You’ve probably seen very high-quality instruments – beautiful (and beautiful-sounding) works of the woodsmith’s art – in music stores all across Hawaii, costing a few hundred dollars. But most serviceable ukes are far from being luxury items. While some tinny souvenir ukes cost $20 or less, it takes $50-100 to buy a truly playable “first uke,” and while that’s not a lot of money to most of us, it’s still out of reach for plenty of young, would-be players.
Soprano pineapple ukulele, baritone ukulele and taropatch baritone ukulele.

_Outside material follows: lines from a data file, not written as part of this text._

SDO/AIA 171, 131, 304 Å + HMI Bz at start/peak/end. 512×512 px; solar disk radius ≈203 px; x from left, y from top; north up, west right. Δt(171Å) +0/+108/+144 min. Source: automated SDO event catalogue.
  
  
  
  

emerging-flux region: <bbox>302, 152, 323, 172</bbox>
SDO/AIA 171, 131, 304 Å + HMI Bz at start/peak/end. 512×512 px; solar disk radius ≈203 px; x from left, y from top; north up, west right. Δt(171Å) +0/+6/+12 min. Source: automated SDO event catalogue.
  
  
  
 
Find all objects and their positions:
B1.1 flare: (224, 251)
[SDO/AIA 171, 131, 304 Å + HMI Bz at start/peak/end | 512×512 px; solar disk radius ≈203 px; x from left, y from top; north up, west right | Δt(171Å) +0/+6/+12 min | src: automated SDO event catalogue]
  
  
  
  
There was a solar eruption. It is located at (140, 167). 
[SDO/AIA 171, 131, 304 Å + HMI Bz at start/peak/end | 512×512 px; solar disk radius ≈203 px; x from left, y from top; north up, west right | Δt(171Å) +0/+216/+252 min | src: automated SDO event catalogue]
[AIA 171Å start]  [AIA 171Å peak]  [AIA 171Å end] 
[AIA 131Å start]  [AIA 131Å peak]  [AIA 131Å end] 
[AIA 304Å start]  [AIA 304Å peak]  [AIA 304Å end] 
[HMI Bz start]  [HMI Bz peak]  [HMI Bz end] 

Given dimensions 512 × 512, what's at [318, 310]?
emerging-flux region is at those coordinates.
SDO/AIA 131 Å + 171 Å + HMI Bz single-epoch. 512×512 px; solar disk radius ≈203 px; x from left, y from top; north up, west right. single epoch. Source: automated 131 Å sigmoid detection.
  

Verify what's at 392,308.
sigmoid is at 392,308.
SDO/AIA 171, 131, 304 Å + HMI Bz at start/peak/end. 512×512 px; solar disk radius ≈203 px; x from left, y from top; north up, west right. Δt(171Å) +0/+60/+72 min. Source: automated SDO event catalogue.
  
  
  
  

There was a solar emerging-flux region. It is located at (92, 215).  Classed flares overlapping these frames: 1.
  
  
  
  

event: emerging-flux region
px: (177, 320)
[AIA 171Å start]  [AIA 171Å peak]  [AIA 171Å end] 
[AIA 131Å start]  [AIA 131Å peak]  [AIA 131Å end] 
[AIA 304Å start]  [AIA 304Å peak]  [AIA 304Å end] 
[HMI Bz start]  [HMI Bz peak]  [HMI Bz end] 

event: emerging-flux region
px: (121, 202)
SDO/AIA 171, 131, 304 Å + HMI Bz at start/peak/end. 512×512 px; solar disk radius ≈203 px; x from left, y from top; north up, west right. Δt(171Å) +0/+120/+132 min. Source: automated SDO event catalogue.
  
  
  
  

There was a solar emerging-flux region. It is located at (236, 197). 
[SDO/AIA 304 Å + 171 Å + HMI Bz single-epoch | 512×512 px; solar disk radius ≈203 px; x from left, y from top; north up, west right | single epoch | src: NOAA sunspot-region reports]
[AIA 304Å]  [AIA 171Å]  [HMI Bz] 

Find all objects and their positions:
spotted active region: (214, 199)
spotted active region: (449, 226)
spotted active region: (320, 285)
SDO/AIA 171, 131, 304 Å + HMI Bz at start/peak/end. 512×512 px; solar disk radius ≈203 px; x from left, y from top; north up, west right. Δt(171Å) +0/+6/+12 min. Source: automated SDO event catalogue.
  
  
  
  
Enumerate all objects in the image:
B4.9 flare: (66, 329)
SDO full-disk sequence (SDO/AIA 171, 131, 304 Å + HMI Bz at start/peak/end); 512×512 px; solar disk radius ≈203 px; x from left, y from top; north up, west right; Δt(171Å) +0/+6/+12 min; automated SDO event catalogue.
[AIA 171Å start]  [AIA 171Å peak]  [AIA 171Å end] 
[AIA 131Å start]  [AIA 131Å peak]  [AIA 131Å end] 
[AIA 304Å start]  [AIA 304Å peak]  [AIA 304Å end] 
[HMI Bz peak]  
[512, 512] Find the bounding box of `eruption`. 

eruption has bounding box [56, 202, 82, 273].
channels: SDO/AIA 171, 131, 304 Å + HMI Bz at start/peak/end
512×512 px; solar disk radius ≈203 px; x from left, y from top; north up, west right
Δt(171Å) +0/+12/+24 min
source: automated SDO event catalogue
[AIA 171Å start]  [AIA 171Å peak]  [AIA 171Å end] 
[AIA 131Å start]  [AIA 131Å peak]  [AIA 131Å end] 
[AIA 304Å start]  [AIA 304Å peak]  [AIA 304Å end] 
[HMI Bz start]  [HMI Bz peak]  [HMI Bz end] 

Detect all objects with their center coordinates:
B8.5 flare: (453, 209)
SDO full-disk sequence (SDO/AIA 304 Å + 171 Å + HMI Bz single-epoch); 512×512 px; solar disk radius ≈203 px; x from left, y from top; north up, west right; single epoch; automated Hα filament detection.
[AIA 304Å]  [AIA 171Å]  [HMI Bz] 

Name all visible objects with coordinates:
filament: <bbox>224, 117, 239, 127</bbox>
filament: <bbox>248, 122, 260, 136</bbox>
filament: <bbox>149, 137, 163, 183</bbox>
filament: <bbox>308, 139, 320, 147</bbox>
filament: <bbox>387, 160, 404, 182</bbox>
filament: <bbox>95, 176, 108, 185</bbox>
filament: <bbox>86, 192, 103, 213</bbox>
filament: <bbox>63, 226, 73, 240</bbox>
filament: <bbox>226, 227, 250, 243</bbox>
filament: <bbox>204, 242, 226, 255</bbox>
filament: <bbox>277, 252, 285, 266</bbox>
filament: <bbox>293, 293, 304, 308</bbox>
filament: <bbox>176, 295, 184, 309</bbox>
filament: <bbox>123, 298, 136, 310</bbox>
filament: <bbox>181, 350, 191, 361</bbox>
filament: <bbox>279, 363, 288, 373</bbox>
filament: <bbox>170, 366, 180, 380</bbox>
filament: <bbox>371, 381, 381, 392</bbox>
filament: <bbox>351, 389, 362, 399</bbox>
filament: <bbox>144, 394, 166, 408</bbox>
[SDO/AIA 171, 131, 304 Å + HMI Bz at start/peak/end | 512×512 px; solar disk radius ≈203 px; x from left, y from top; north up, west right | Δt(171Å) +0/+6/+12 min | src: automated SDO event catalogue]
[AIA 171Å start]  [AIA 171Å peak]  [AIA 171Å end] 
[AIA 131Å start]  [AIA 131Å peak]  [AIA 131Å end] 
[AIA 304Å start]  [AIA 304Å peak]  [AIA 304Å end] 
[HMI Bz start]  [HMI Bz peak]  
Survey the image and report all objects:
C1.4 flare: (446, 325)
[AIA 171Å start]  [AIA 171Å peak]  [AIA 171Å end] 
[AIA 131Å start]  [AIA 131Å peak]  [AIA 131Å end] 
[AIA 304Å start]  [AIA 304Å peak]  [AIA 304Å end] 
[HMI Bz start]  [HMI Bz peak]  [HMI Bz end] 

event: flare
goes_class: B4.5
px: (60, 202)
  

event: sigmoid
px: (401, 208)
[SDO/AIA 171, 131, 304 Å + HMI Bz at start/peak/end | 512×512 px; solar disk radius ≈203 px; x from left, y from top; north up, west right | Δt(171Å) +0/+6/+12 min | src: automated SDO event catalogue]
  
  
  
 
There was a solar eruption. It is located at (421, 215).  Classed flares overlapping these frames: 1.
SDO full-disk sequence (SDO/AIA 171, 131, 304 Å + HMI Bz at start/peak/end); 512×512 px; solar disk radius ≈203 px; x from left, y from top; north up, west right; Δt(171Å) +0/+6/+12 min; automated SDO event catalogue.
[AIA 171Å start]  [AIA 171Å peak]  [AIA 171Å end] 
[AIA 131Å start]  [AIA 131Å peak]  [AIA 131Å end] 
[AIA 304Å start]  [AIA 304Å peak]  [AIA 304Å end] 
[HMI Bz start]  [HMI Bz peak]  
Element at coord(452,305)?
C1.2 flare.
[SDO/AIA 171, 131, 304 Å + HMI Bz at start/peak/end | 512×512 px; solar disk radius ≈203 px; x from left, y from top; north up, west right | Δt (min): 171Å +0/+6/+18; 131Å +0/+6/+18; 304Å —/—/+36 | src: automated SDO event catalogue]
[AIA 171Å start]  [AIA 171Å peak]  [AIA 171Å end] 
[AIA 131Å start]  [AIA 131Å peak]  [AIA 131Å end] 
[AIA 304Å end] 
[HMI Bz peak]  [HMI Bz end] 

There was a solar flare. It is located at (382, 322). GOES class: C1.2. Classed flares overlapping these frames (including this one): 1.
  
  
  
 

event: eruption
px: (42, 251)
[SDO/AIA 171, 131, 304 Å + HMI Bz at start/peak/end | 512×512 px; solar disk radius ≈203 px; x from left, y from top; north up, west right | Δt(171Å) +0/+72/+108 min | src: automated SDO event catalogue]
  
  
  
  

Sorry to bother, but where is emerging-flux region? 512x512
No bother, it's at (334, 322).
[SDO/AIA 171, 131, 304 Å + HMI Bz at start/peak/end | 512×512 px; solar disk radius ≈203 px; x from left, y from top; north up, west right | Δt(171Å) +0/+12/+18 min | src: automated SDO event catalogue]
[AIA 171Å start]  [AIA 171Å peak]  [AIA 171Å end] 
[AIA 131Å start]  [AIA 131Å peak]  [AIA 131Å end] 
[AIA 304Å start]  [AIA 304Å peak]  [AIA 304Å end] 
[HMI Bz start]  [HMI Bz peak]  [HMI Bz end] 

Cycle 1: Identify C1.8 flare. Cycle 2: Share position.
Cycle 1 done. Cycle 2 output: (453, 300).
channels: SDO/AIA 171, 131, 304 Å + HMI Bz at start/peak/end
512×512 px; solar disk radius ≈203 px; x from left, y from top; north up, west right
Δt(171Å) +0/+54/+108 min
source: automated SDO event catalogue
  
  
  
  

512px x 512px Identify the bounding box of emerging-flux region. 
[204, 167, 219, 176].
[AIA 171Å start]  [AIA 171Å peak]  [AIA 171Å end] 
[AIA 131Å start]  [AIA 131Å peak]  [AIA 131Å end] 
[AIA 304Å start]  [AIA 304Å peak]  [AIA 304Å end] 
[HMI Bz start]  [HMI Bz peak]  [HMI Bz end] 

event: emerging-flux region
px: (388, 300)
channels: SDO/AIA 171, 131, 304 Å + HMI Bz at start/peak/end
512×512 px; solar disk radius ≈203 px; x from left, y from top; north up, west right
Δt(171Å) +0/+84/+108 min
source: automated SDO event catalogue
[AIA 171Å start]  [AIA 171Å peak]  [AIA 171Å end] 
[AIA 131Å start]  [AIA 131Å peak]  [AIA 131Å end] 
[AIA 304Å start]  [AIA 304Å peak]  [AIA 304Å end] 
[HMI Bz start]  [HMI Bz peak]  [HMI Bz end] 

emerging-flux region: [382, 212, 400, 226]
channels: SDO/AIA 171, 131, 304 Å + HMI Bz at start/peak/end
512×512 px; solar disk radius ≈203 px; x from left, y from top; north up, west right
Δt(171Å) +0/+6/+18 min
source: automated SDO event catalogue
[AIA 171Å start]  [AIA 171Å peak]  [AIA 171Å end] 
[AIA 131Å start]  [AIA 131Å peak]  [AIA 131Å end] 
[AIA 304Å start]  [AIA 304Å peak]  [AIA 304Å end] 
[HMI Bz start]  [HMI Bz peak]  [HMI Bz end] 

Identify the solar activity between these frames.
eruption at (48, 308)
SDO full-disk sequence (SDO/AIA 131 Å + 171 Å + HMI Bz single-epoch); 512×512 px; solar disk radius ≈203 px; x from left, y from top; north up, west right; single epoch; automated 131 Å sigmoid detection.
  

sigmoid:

So I want you to know that the University of Hawaii at Hilo (UH-H) is asking for donations of ukes to be played in a new class, beginning this coming Spring semester, called Contemporary Island Music. It will be taught by Lito Arkangel, a popular local performer who teaches in the UH-H Hawaiian Language College and the Kinesiology & Health Sciences Dept. (Undergrads note: this will be a three-credit course, academically listed as MUS 198.)
Jackie Pualani Johnson, head of the UH-H Performing Arts Dept., says that Arkangel’s class will be “a survey of contemporary music in Hawai’i beginning in the 1970s and culminating with today’s popular music. Emphasis will be on performance, via the understanding of multi-cultural influences that shaped each era, the styles of composers, and the development of musical trends in Hawai’i. Students will participate in group activities, presentations, and required performances. Practical experience with singing and ‘ukulele will be included.
“If you have a ‘previously loved’ instrument that you are interested in donating, the Performing Arts Department will be happy to write a donation letter for tax purposes. Please let me know via e-mail (firstname.lastname@example.org) and we’ll be happy to pick up the instrument, too, to make it convenient for you.”
Sounds good to me! Got a uke you can spare for a worthy cause?